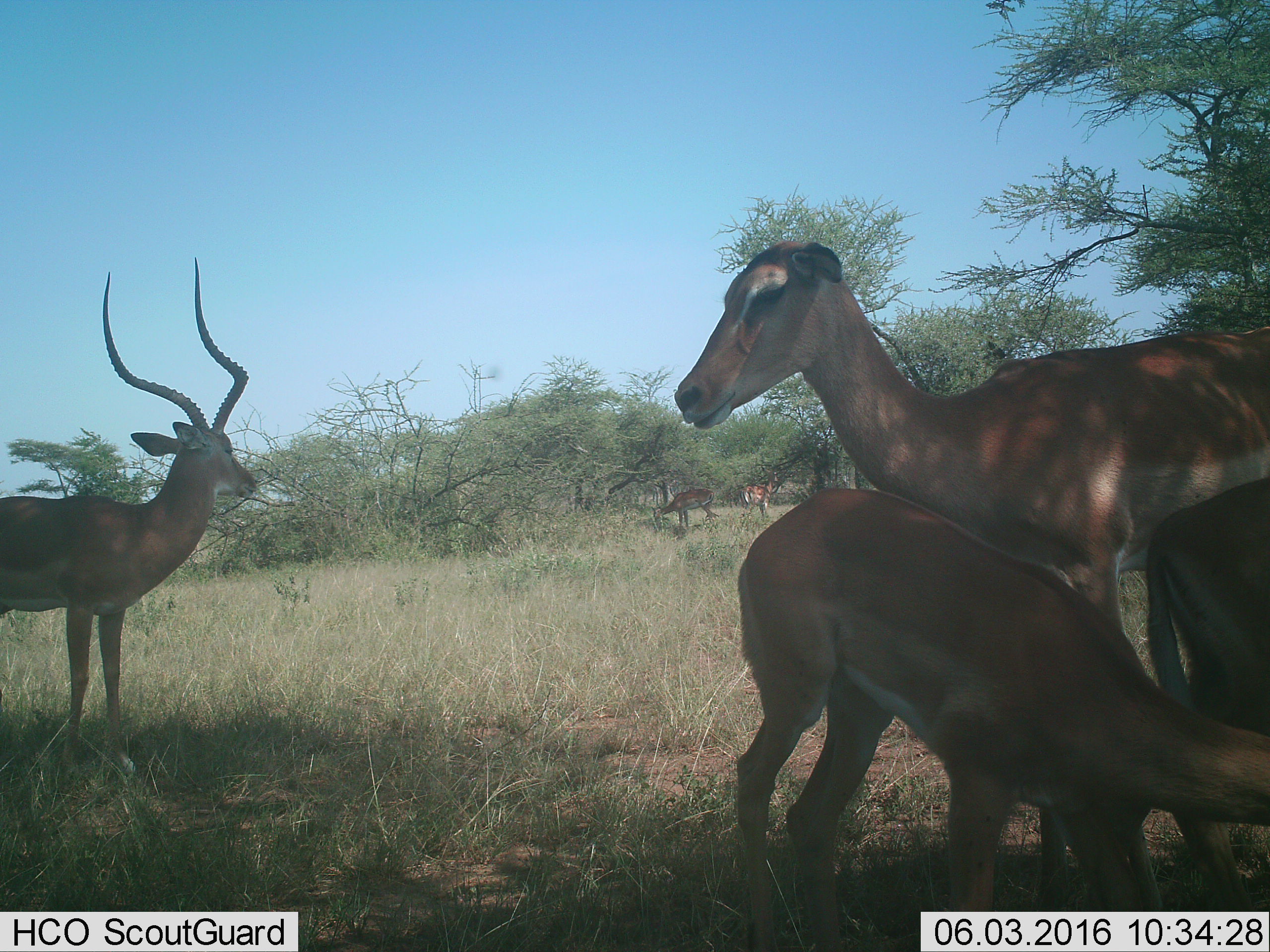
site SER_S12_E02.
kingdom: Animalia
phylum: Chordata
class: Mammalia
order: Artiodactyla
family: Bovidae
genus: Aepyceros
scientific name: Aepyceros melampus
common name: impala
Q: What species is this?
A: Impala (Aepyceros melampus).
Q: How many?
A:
::::
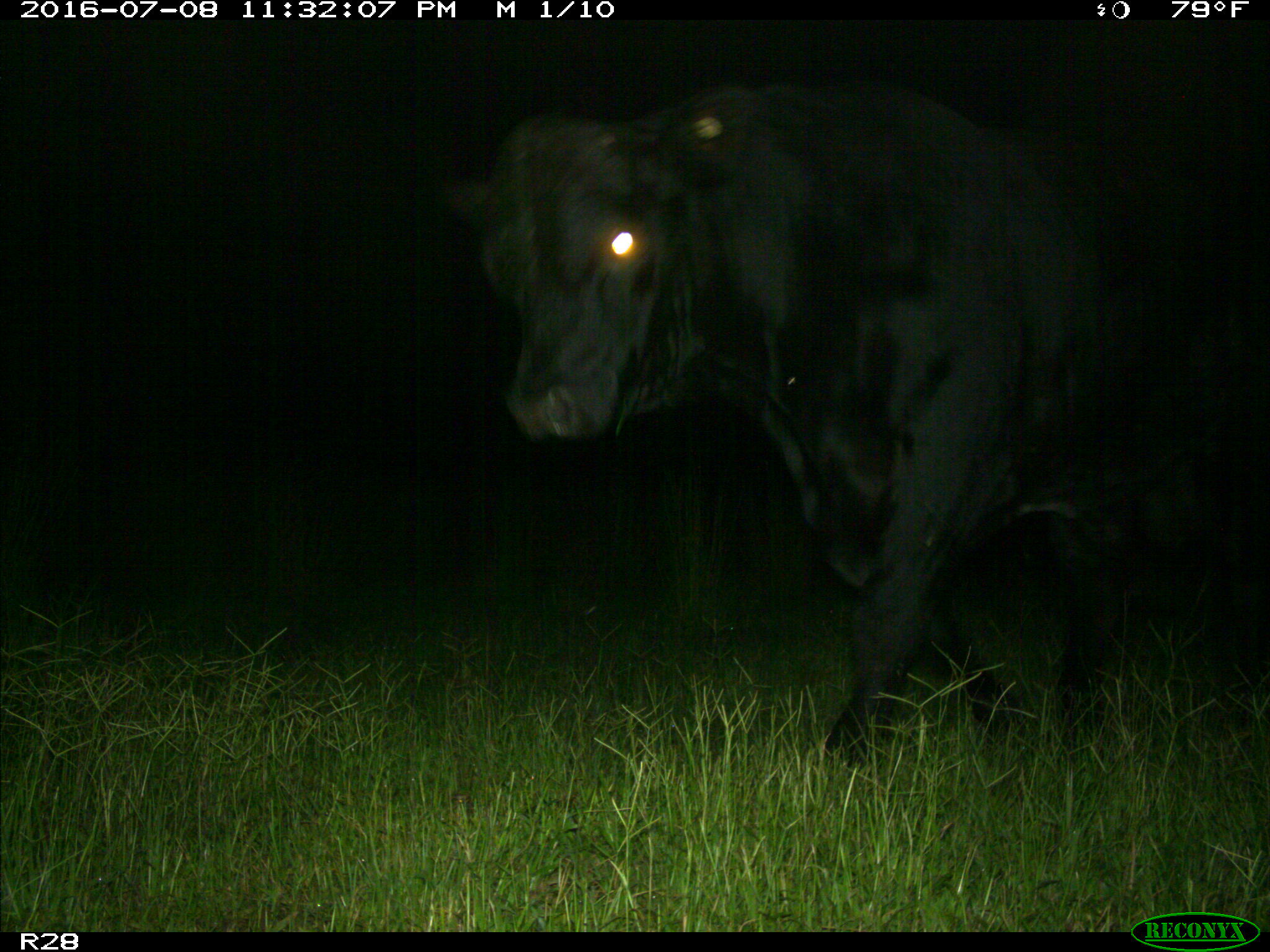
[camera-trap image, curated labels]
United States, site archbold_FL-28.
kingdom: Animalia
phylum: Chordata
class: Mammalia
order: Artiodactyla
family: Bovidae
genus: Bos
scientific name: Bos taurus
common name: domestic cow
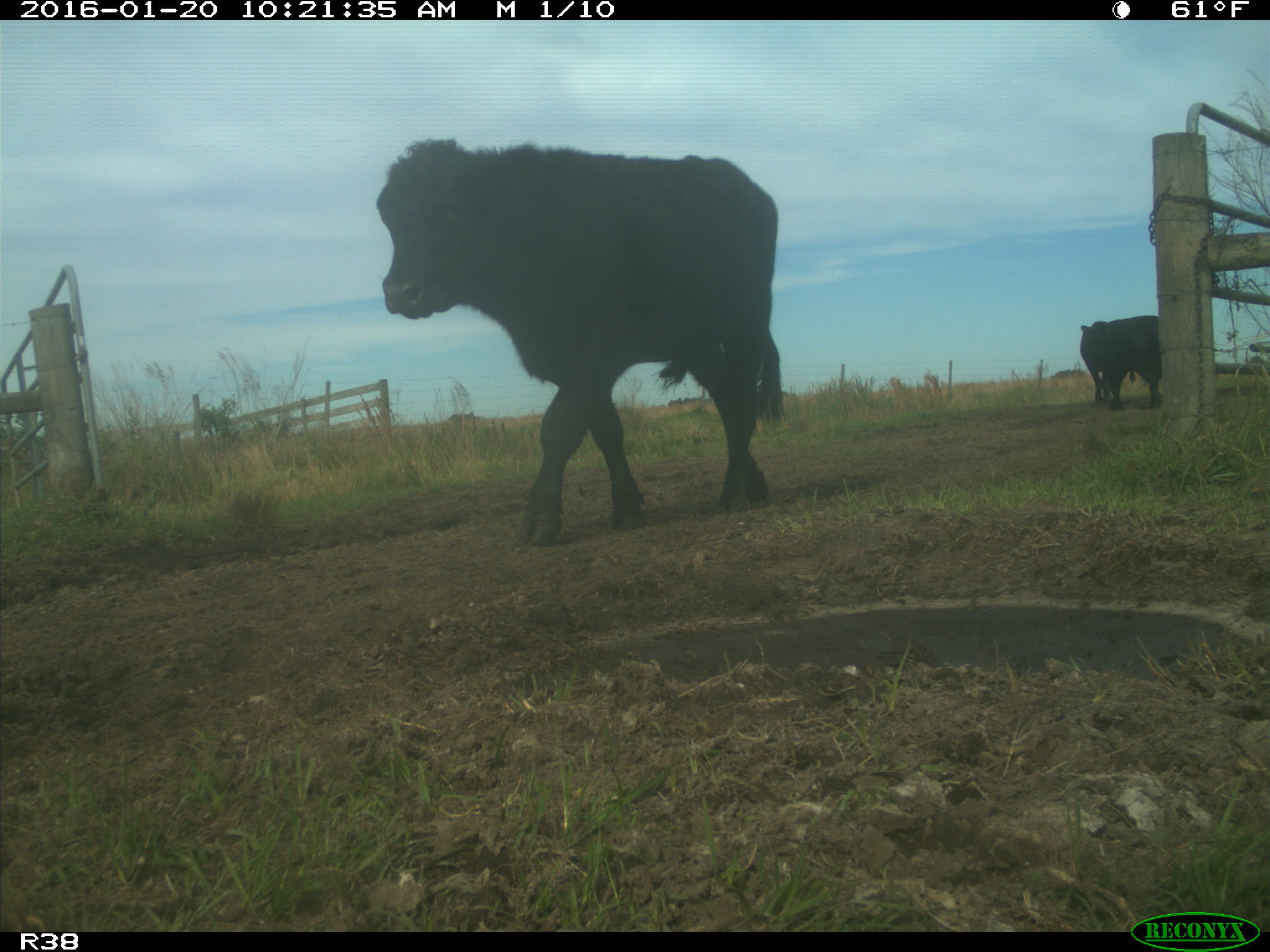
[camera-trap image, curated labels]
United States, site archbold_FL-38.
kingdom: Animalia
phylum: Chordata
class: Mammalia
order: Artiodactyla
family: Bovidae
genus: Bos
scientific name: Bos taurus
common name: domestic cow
::::
Goal of the exercise: Answer with a number alone: how many lines of the records contain the string "site"?

Answer section: 3